Fukumoto Seiji
Division of Nephrology and Endocrinology, Department of Medicine, University of Tokyo Hospital, Bunkyo-ku, Tokyo 113-8655, Japan.
Rinsho Byori. 2010 Mar;58(3):225-31.
Serum phosphate is maintained within a certain range by intestinal phosphate absorption, renal phosphate handling, and dynamic equilibrium with the intracellular phosphate or phosphate in bone. Of these, renal phosphate handling is believed to be the main determinant of the serum phosphate level at least in a chronic state. Most of the phosphate filtered from the glomeruli is reabsorbed in proximal tubules through type 2a and 2c sodium-phosphate co-transporters. Therefore, chronic hypophosphatemia and hyperphosphatemia are usually caused by changes in renal phosphate handling. Several humoral factors, including parathyroid hormone and insulin-like growth factor-I, have been known to affect proximal tubular phosphate reabsorption. In addition, fibroblast growth factor 23 (FGF23) was shown to inhibit phosphate reabsorption by suppressing the expression of type 2a and 2c sodium-phosphate co-transporters. FGF23 also reduces the circulatory 1,25-dihydroxyvitamin D [1,25 (OH)2D] level. FGF23 is produced by bone, especially by osteocytes, and works in the kidney by binding to the Klotho-FGF receptor complex. It has been shown that excess actions of FGF23 cause several kinds of hypophosphatemic rickets/osteomalacia with impaired proximal tubular phosphate reabsorption and a rather low 1,25 (OH)2D level. In contrast, deficient actions of FGF23 result in familial hyperphosphatemic tumoral calcinosis with enhanced proximal tubular phosphate reabsorption and high 1,25 (OH)2D. These results indicate that FGF23 is a hormone regulating phosphate and vitamin D metabolism. In addition, several hypophosphatemic and hyperphosphatemic diseases can be classified as endocrine diseases caused by the aberrant actions of FGF23. It is possible that some drugs that modulate the action of FGF23 can be novel therapeutic measures for abnormal phosphate metabolism in the future.
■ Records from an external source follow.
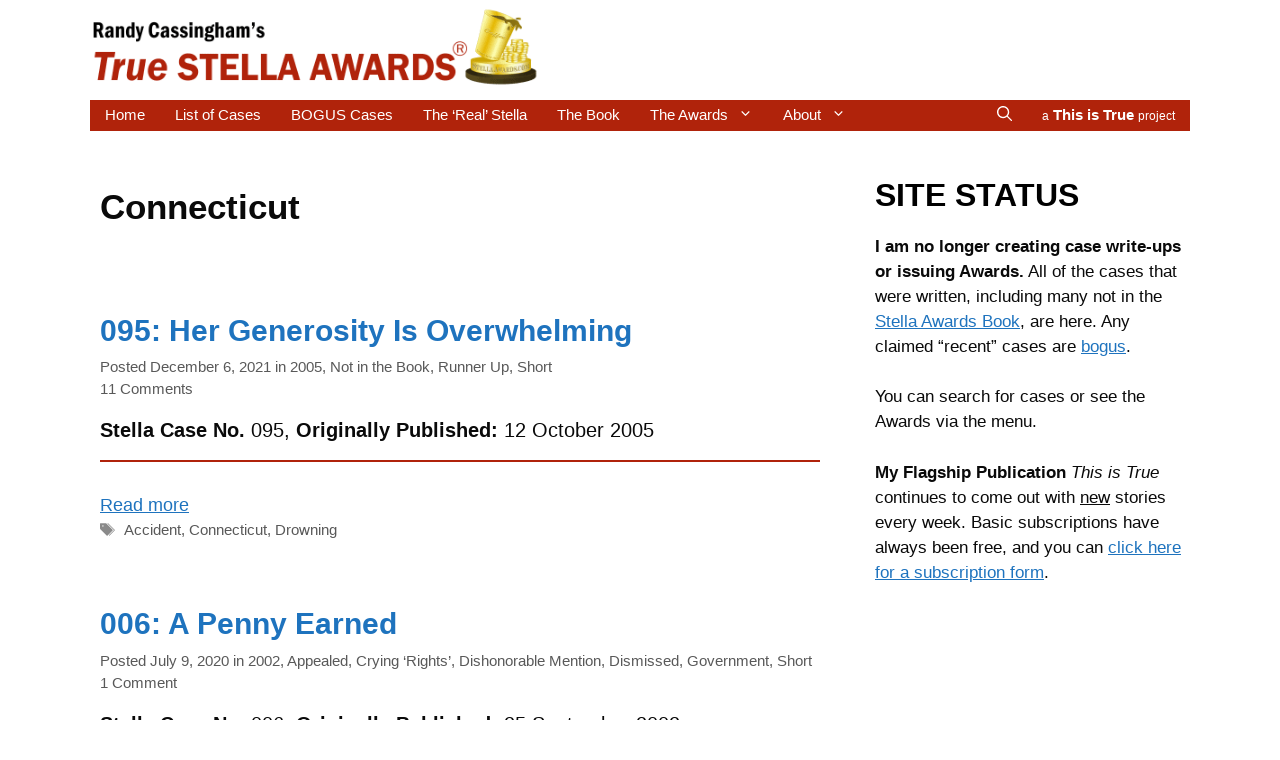

--- FILE ---
content_type: text/html; charset=utf-8
request_url: https://www.google.com/recaptcha/api2/aframe
body_size: 268
content:
<!DOCTYPE HTML><html><head><meta http-equiv="content-type" content="text/html; charset=UTF-8"></head><body><script nonce="VHuWPkXyLoN3kf_eJG6J8w">/** Anti-fraud and anti-abuse applications only. See google.com/recaptcha */ try{var clients={'sodar':'https://pagead2.googlesyndication.com/pagead/sodar?'};window.addEventListener("message",function(a){try{if(a.source===window.parent){var b=JSON.parse(a.data);var c=clients[b['id']];if(c){var d=document.createElement('img');d.src=c+b['params']+'&rc='+(localStorage.getItem("rc::a")?sessionStorage.getItem("rc::b"):"");window.document.body.appendChild(d);sessionStorage.setItem("rc::e",parseInt(sessionStorage.getItem("rc::e")||0)+1);localStorage.setItem("rc::h",'1769037151338');}}}catch(b){}});window.parent.postMessage("_grecaptcha_ready", "*");}catch(b){}</script></body></html>

--- FILE ---
content_type: text/css
request_url: https://stellaawards.com/wp-content/themes/gp-child/style.css?ver=1633909462
body_size: 628
content:
/*
 Theme Name:   Child
 Author:       arcie
 Author URI:   http://thisistrue.com
 Template:     generatepress
 Version:      1.0.0
 Text Domain:  generatepress-child
*/
/* =Theme customization starts here
----------------------------------- */

.post-navigation .nav-previous {
    color: #000000;
}
.post-navigation .nav-next {
    color: #000000;
}
.post-navigation a:link {color: #1e73be; text-decoration: underline;}
.post-navigation a:visited {color: #5f24ad;text-decoration: underline;}
.post-navigation a:hover {color: #0064bc;}
.entry-content a:link {color: #1e73be; text-decoration: underline;}
.entry-content a:visited {color: #5f24ad;text-decoration: underline;}
.entry-content a:hover {color: #0064bc;}

.wp-caption .wp-caption-text {
    font-size: 90%;
    padding-top: 5px;
    border-bottom: 1px solid #ccc;
    text-align: center;
    opacity:1;
}

.entry-header .comments-link {
    display: block;
}

.entry-meta .byline {display: none;}
.post-navigation .nav-previous {padding-bottom: 5px;}

.entry li {
padding-top: 10px;
padding-left: 15px;
}

.widget ul li {
 text-indent: -1em;
 margin-left: 1em;
}

.comment-form-url {display:none;}

div.entry-content li {
  margin-bottom: 5px;
}
h1 {
	padding-bottom: 20px;
}
h4 { 
    margin-top: 1em;
    margin-bottom: .33em;
}
.grow img{
transition: 1s ease;
}
.grow img:hover{
-webkit-transform: scale(1.05);
-ms-transform: scale(1.05);
transform: scale(1.05);
transition: 1s ease;
-moz-box-shadow: 1px 1px 5px #999;
-webkit-box-shadow: 1px 1px 5px #999;
box-shadow: 1px 1px 5px #999;
}

p.drop:first-letter {
font-size: 65px;
padding-right: 5px;
margin-top: -15px;
margin-left: -10px;
line-height: 1;
color: #000000;
float: left;
font-weight: bold;
text-shadow: 3px 3px 3px #aaa;
}

p.cite {
border-bottom: 2px solid #B0230B;
padding-bottom: 15px;
padding-top: 15px;
font-size: 20px;
}
.gam-holder {
margin: 0 auto;
text-align: right;
}
.header-image {width: 450px;}
blockquote {
margin-right: 50px;
font-style: normal;
font-size: inherit;
}
li#menu-item-1312 {
float: right;
}
.centertext {
text-align: center;
}
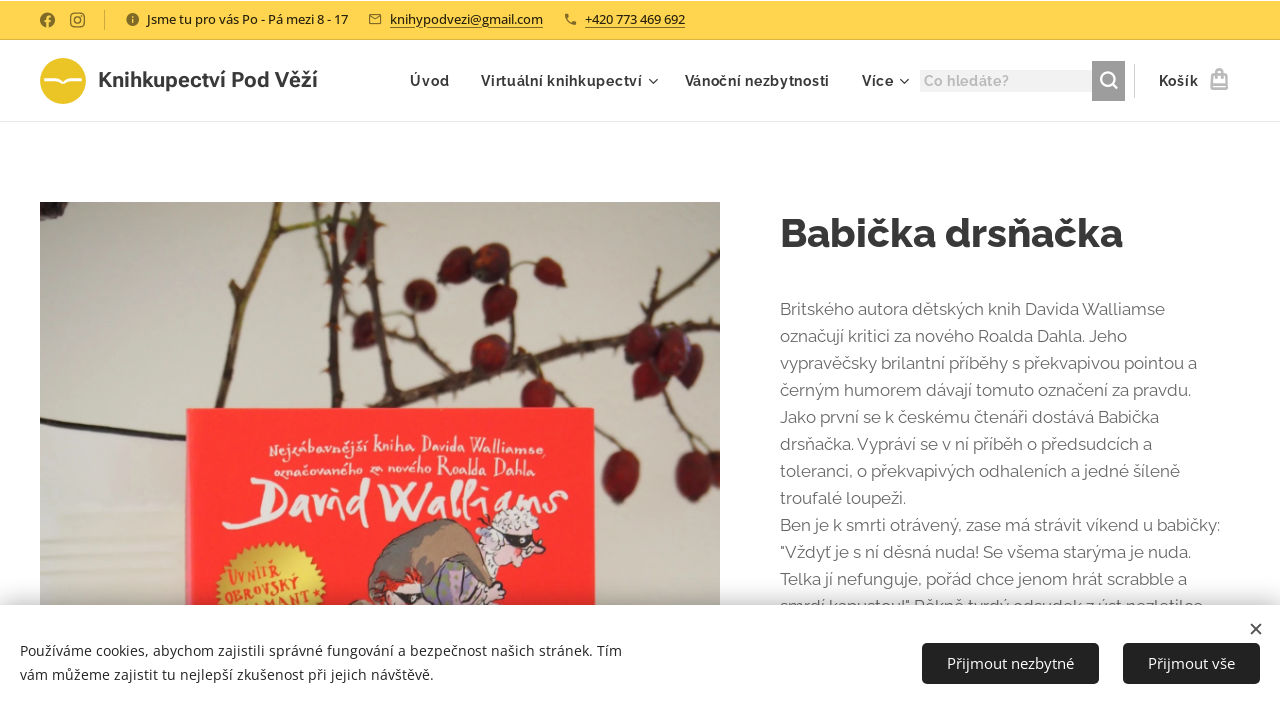

--- FILE ---
content_type: image/svg+xml
request_url: https://2ab2a37690.clvaw-cdnwnd.com/a75830656ff8955a1d5dd3f9b04aef37/200000000-9552095522/knihkupectvi-pod-vezi.svg?ph=2ab2a37690
body_size: 667
content:
<svg viewBox="0 0 580 580" xmlns="http://www.w3.org/2000/svg">
 <g>
  <ellipse ry="289" rx="289" id="svg_3" cy="290" cx="290" stroke-opacity="null" stroke-width="null" stroke="null" fill="#ebc526"/>
  <path id="svg_2" fill="#ffffff" d="m508.0865,254.07558c-39.384,0.089 -78.792,-0.602 -118.15,0.493c-38.8,1.079 -71.611,16.562 -99.936,49.917c-28.325,-33.355 -61.136,-48.838 -99.936,-49.917c-39.358,-1.094 -78.765,-0.404 -118.15,-0.493c-5.755,-0.013 -11.51,-0.002 -17.619,-0.002l0,38.811c6.109,0 11.864,-0.011 17.619,0.002c39.384,0.087 78.792,-0.602 118.15,0.493c31.358,0.872 58.797,11.164 83.125,32.679l16.705,0l0.211,0l16.705,0c24.328,-21.515 51.767,-31.807 83.125,-32.679c39.358,-1.094 78.765,-0.406 118.15,-0.493c5.755,-0.013 11.51,-0.002 17.619,-0.002l0,-38.811c-6.108,0 -11.863,-0.011 -17.618,0.002z"/>
 </g>
</svg>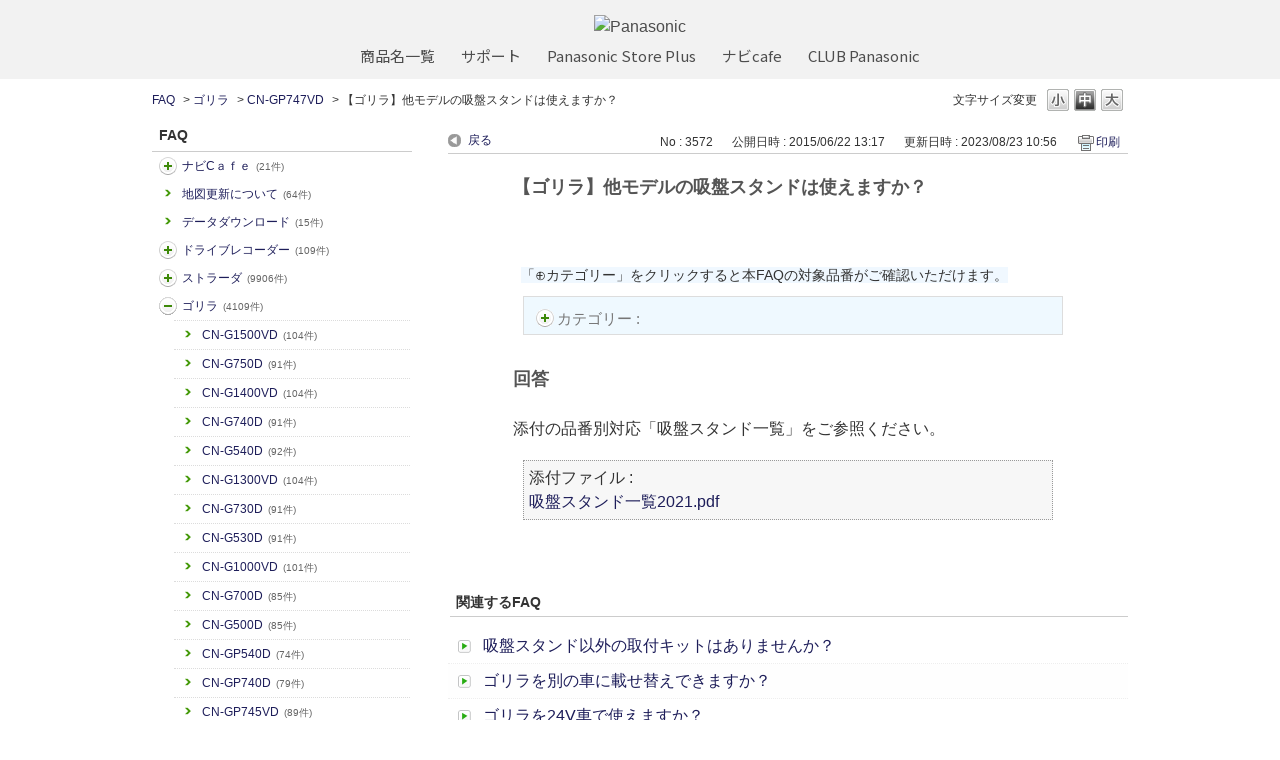

--- FILE ---
content_type: text/html; charset=utf-8
request_url: https://car.jpn.faq.panasonic.com/custom_part/faq_relations?category_id=387&id=3572&site_domain=default&split=false
body_size: 591
content:
    <div class="ttl_col"><h2 class="ttl_bg"><span class="icoFaq">関連するFAQ</span></h2></div>
    <ul class="faq_relate_list">
        <li class="faq_list_bg1 Q_sml">
          <a title="吸盤スタンド以外の取付キットはありませんか？" href="/faq/show/335?category_id=387&amp;site_domain=default">吸盤スタンド以外の取付キットはありませんか？</a>
        </li>
        <li class="faq_list_bg2 Q_sml">
          <a title="ゴリラを別の車に載せ替えできますか？" href="/faq/show/403?category_id=387&amp;site_domain=default">ゴリラを別の車に載せ替えできますか？</a>
        </li>
        <li class="faq_list_bg1 Q_sml">
          <a title="ゴリラを24V車で使えますか？" href="/faq/show/329?category_id=387&amp;site_domain=default">ゴリラを24V車で使えますか？</a>
        </li>
        <li class="faq_list_bg2 Q_sml">
          <a title="車載用貼付スタンド（CA-PT20D)を取り付けるのに必要なスペースはどのくらい必要ですか" href="/faq/show/361?category_id=387&amp;site_domain=default">車載用貼付スタンド（CA-PT20D)を取り付けるのに必要なスペースはどのくらい必要ですか</a>
        </li>
        <li class="faq_list_bg1 Q_sml">
          <a title="【ゴリラ】リヤビューカメラは接続できますか？   " href="/faq/show/164?category_id=387&amp;site_domain=default">【ゴリラ】リヤビューカメラは接続できますか？   </a>
        </li>
    </ul>

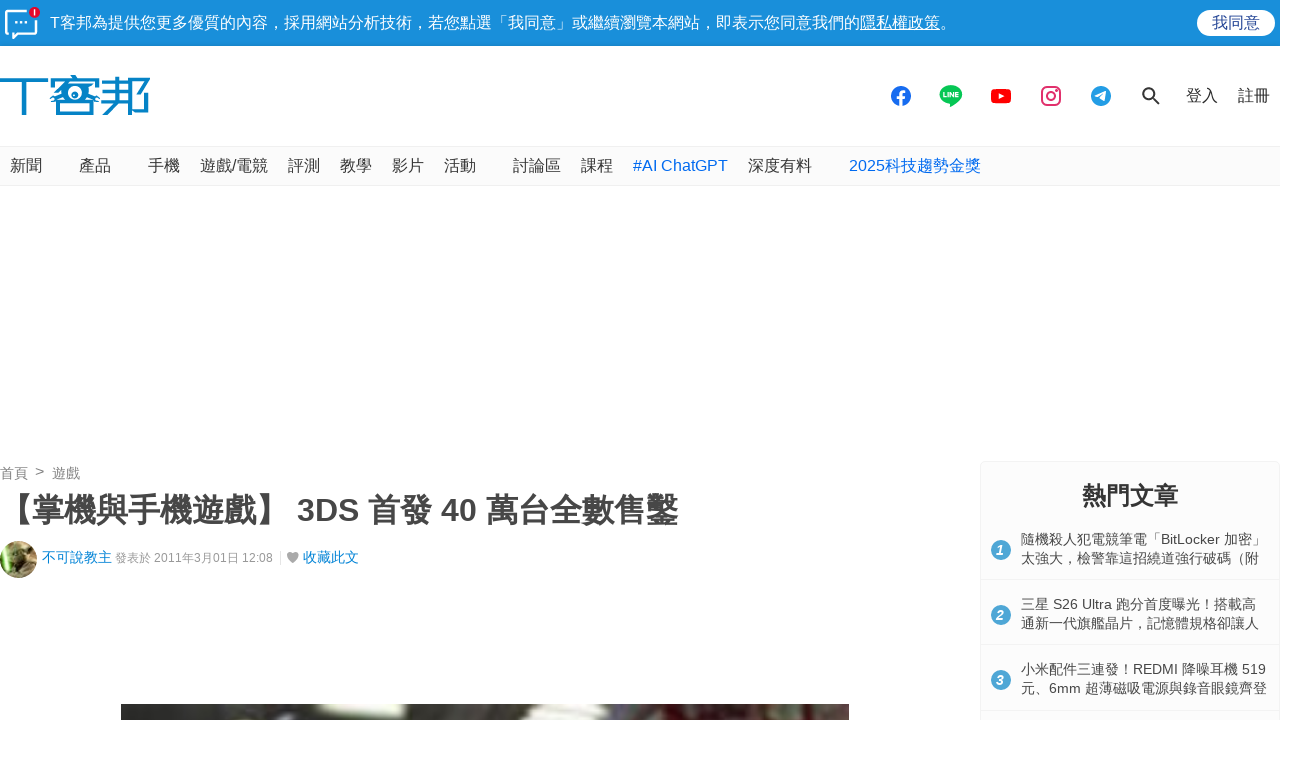

--- FILE ---
content_type: text/html; charset=utf-8
request_url: https://www.google.com/recaptcha/api2/aframe
body_size: 269
content:
<!DOCTYPE HTML><html><head><meta http-equiv="content-type" content="text/html; charset=UTF-8"></head><body><script nonce="0Q5XbygDWCpXhFI4NBuDOQ">/** Anti-fraud and anti-abuse applications only. See google.com/recaptcha */ try{var clients={'sodar':'https://pagead2.googlesyndication.com/pagead/sodar?'};window.addEventListener("message",function(a){try{if(a.source===window.parent){var b=JSON.parse(a.data);var c=clients[b['id']];if(c){var d=document.createElement('img');d.src=c+b['params']+'&rc='+(localStorage.getItem("rc::a")?sessionStorage.getItem("rc::b"):"");window.document.body.appendChild(d);sessionStorage.setItem("rc::e",parseInt(sessionStorage.getItem("rc::e")||0)+1);localStorage.setItem("rc::h",'1768891426558');}}}catch(b){}});window.parent.postMessage("_grecaptcha_ready", "*");}catch(b){}</script></body></html>

--- FILE ---
content_type: application/javascript; charset=utf-8
request_url: https://fundingchoicesmessages.google.com/f/AGSKWxWXp-4Dvwudnl0RY6JlDzSm1PhaaUA9cIn57XV85ZP5qEnh2w6siIYDaNz9JrGfKrv949bJqwmux51iG0900s4xL_ecdnwPtN52wQGzDhn7bsIDozgwLhEjMgCy5F2SKupCI5JccDd-mnPT7y-LAu58v6ORwVRpoJ5RYzosHEpHDddCSaW9lWgzFKje/_/adv1./ad_vert./data/init?site_id=/showadcode./ad-minister.
body_size: -1290
content:
window['c8cadafb-c05b-4b76-97a6-1e31447045d8'] = true;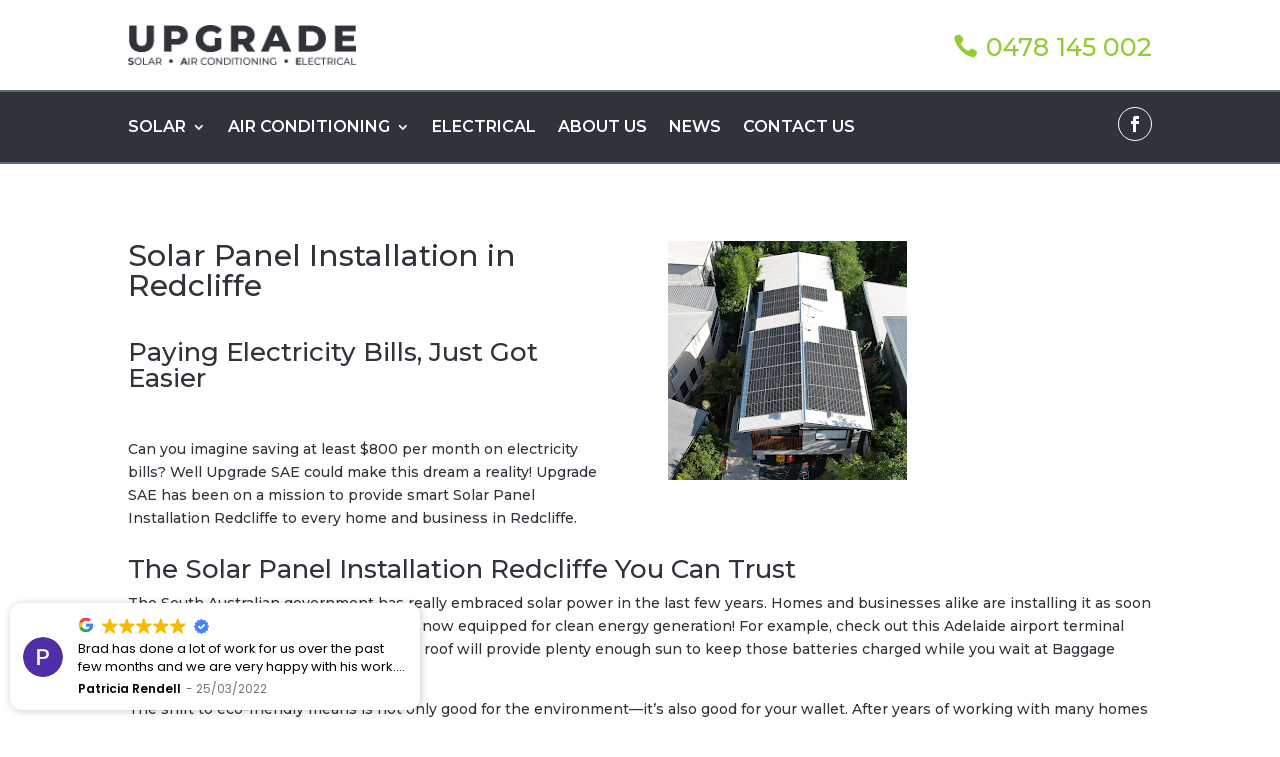

--- FILE ---
content_type: text/plain
request_url: https://www.google-analytics.com/j/collect?v=1&_v=j102&a=1230275548&t=pageview&_s=1&dl=https%3A%2F%2Fupgradesae.com.au%2Fsolar-panel-installation-redcliffe%2F&ul=en-us%40posix&dt=Solar%20Panel%20Installation%20Redcliffe&sr=1280x720&vp=1280x720&_u=YCDACUABBAAAACAAI~&jid=426619856&gjid=758811046&cid=1132517555.1764263230&tid=UA-114912235-1&_gid=1611399040.1764263231&_r=1&_slc=1&gtm=45He5bi1n81NJ594JBv78069734za200zd78069734&gcd=13l3l3l3l1l1&dma=0&tag_exp=103116026~103200004~104527906~104528501~104684208~104684211~115583767~115938465~115938468~116184927~116184929~116217636~116217638~116474638&z=1828091979
body_size: -567
content:
2,cG-L1HB1L40EY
血清磷酸盐通过肠道磷酸盐吸收、肾脏对磷酸盐的处理以及与细胞内磷酸盐或骨中磷酸盐的动态平衡维持在一定范围内。其中,肾脏对磷酸盐的处理被认为至少在慢性状态下是血清磷酸盐水平的主要决定因素。从肾小球滤过的大部分磷酸盐通过2a型和2c型钠-磷酸盐共转运体在近端小管中被重吸收。因此,慢性低磷血症和高磷血症通常是由肾脏对磷酸盐处理的改变引起的。已知包括甲状旁腺激素和胰岛素样生长因子-I在内的几种体液因子会影响近端小管对磷酸盐的重吸收。此外,成纤维细胞生长因子23(FGF23)被证明通过抑制2a型和2c型钠-磷酸盐共转运体的表达来抑制磷酸盐重吸收。FGF23还会降低循环中的1,25-二羟维生素D[1,25(OH)2D]水平。FGF23由骨骼产生,尤其是骨细胞,并通过与Klotho-FGF受体复合物结合在肾脏中发挥作用。研究表明,FGF23的过度作用会导致几种伴有近端小管磷酸盐重吸收受损和1,25(OH)2D水平相当低的低磷性佝偻病/骨软化症。相反,FGF23作用不足会导致家族性高磷性肿瘤性钙化,伴有近端小管磷酸盐重吸收增强和1,25(OH)2D水平升高。这些结果表明FGF23是一种调节磷酸盐和维生素D代谢的激素。此外,几种低磷血症和高磷血症疾病可归类为由FGF23异常作用引起的内分泌疾病。未来,一些调节FGF23作用的药物可能成为治疗磷酸盐代谢异常的新措施。